Mi colección de momentos crece, jo como crece, a partir de aquellas primeras palabras escritas con un mínimo de intención. El momento que más me viene a la cabeza cuando escribo es el del submarino. Sí, no sé qué coño pasa, que cuando escribo siempre aparece un submarino. Nunca lo pongo en la página, porque no escribo de submarinos, pero lo tengo en la cabeza todo el día. Fue en una conferencia de estas que dan los que saben más que tú. Y alguien dijo algo así como “cuando se escribe, hay que ir siempre en submarino”. Jo, y es verdad. Es lo más divertido de escribir: ir en submarino. Cuando vas en submarino eres indetectable. Eso de que nadie te vea es la leche. Luego activas el sonar y ves con los ojos cerrados. Es increíble las cosas que se ven con los ojos cerrados ahí abajo, os lo juro. A veces también se pasa un poco mal. Porque para escribir algo decente hay que bajar mucho. Y llega un momento en que el submarino empieza a crujir. Y a veces da miedo. Las tuberías se desgarran , las paredes se contraen, aparece un tío gritando que dice que hay una vía de agua no sé dónde; luego viene otro y grita lo mismo. Y la tripulación te mira raro, pero tú ahí, con un par, con los ojos fijos en un punto concretísimo de la carta de navegación. Las cartas de navegación suelen estar bien hechas, es bueno fiarse de ellas, sobre todo si no eres muy listo. Es justo ahí, cuando todo está a punto de estallar, cuando vienen las mejores palabras. Porque sí, sí, todo el mundo tiene unas ideas cojonudas para escribir una novela, pero las novelas no están hechas de ideas sino de palabras, y ésas, en mis sueños, siempre aparecen en el momento en que está todo a punto de estallar.
Lo peor es el destructor, ese monstruo de acero que hay en todas las historias que merecen ser contadas. Siempre te detecta, y cuando andas sumergido las cargas de profundidad sientan fatal, en serio; dejan el submarino todo revuelto: el instrumental por los suelos, más vías de agua, vómitos, mareos, mamá sácame de aquí. Luego el monstruo hace que se va y puedes salir arriba, a profundidad de disparo, y soltar un par de torpedos. Pero tenlo claro: al monstruo de las novelas los torpedos le hacen cosquillas. Nunca ganas. Nunca, nunca.
O el submarino o el circo. No hay otra cosa. Jo, el circo es muy divertido. Yo iba antes. Ahora procuro no ir. A mí el circo me gustaba cuando llevaba sandalias y me manchaba de barro con la pelota blanca y negra. Jo, y es que la página en blanco es para algunos eso: una inmensa pista de circo donde los trapecistas ejecutan sus números con una precisión maquinal.
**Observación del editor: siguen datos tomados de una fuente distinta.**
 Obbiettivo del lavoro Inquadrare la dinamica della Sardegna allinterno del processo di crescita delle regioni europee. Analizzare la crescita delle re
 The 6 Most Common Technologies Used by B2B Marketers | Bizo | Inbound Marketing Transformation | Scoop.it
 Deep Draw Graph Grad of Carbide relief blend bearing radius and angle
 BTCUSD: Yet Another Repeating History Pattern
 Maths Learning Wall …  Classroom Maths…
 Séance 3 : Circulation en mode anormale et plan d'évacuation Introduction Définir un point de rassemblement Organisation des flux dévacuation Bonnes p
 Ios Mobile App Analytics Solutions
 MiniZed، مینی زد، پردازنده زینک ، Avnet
Se sueltan del trapecio, dan vueltas en el aire y acaban en los brazos de otro trapecista que volaba por allí, todo muy calculado; compás, escuadra y cartabón. Y luego están también los que se pasean por una cuerda finísima con una barra horizontal en las manos para guardar el equilibrio y resina en las zapatillas para parar un tren. Jo, qué difícil parece. Pero un día me dio por dejar de mirar hacia arriba, a los trapecios y a la cuerda, y bajé la cabeza un poco. Y entonces vi la red. Jo, siempre hay una red. Y me enfadé mucho, de verdad.  Salí de la carpa y me fui al muelle, a ver los submarinos. Allí no va casi nadie, pero molan. Jo, cómo molan.